- **Written instruction**
Write out exactly the lines from the one containing "From the harvested" through the last line of the records below, both included, and leave out any pictures.

- **Task material**
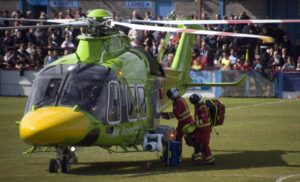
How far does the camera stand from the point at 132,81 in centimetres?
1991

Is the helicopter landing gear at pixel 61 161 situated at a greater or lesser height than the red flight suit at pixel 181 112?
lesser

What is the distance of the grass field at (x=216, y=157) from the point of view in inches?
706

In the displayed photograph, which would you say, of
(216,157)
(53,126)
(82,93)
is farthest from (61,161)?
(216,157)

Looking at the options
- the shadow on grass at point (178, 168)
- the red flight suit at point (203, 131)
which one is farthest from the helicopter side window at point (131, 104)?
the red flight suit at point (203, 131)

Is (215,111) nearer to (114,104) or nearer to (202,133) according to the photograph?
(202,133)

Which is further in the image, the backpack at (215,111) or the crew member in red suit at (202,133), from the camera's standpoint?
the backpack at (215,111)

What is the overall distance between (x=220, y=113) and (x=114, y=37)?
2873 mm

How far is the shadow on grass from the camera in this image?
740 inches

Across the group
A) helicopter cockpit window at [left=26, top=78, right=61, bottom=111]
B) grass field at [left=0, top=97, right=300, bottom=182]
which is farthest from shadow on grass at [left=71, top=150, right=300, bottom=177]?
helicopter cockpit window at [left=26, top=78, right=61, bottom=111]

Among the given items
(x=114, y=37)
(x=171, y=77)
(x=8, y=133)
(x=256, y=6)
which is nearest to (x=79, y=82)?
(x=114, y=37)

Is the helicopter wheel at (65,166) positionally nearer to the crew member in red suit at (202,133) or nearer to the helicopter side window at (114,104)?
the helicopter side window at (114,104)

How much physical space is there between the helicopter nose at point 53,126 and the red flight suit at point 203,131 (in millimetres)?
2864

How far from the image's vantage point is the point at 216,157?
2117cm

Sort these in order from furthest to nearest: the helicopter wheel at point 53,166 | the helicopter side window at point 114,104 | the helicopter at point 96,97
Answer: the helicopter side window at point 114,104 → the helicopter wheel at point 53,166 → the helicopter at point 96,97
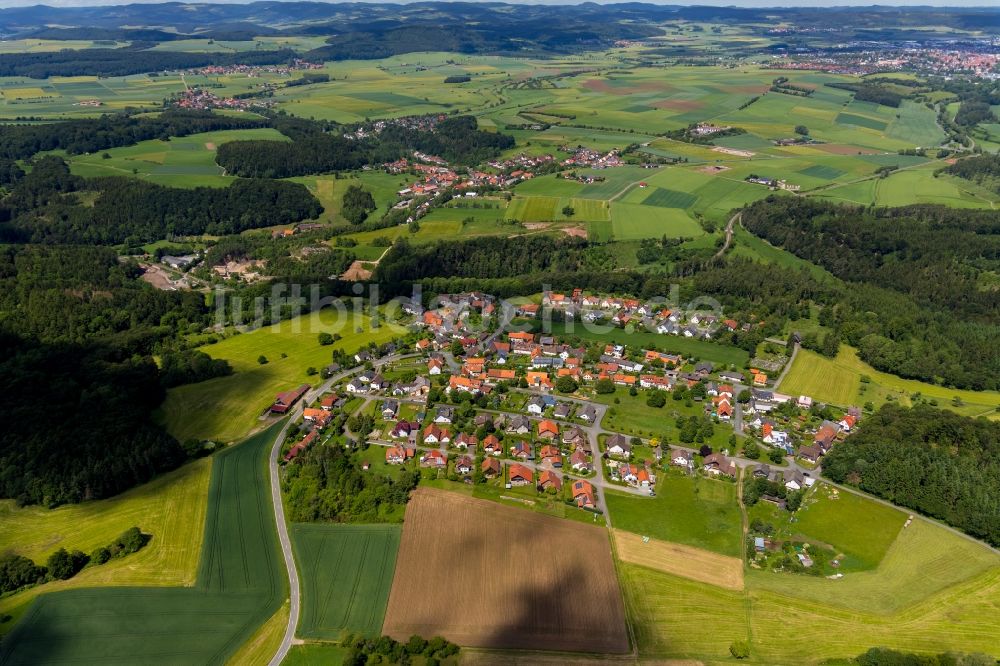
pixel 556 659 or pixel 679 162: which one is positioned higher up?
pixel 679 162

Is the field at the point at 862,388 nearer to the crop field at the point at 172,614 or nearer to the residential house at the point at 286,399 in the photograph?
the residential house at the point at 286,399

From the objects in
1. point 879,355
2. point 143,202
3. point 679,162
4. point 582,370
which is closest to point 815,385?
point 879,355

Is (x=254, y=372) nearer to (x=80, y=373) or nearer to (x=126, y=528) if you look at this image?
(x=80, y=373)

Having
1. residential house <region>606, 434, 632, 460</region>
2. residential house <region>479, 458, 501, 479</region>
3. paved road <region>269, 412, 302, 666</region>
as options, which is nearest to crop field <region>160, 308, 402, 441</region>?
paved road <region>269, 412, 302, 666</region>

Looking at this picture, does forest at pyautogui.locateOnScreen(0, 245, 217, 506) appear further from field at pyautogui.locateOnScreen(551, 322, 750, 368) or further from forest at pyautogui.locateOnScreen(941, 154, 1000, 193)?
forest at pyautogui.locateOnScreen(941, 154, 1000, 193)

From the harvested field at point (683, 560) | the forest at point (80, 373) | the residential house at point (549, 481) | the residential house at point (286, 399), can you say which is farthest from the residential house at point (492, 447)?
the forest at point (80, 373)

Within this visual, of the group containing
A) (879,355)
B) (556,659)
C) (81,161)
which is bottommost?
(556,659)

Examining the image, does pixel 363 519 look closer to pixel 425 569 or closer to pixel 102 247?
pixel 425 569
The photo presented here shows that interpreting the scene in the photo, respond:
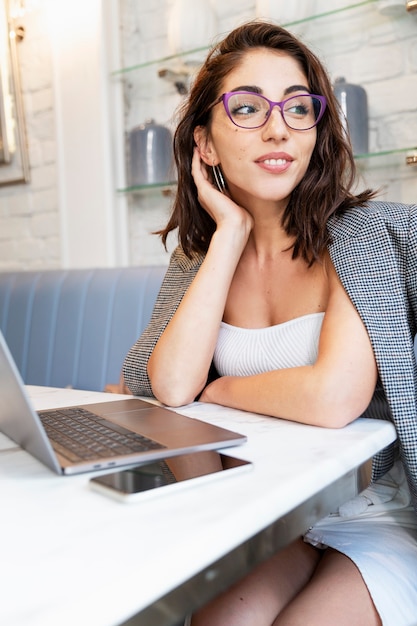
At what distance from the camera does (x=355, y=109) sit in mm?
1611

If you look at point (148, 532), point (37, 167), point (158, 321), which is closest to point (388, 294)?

- **Expected answer**
From the harvested field at point (683, 560) | the forest at point (80, 373) | the residential house at point (549, 481) | the residential house at point (286, 399), can you say which is farthest from the residential house at point (492, 447)?
the forest at point (80, 373)

Within this visual, of the group containing
A) (879,355)
B) (556,659)
C) (81,161)
which is bottommost?
(556,659)

Examining the image, does pixel 363 519 look closer to pixel 425 569 or closer to pixel 102 247?
pixel 425 569
The photo presented here shows that interpreting the scene in the photo, respond:
At what distance from the camera does (x=355, y=109) sit in mm?
1611

If you look at point (148, 532), point (37, 167), point (158, 321), which is closest to point (388, 294)?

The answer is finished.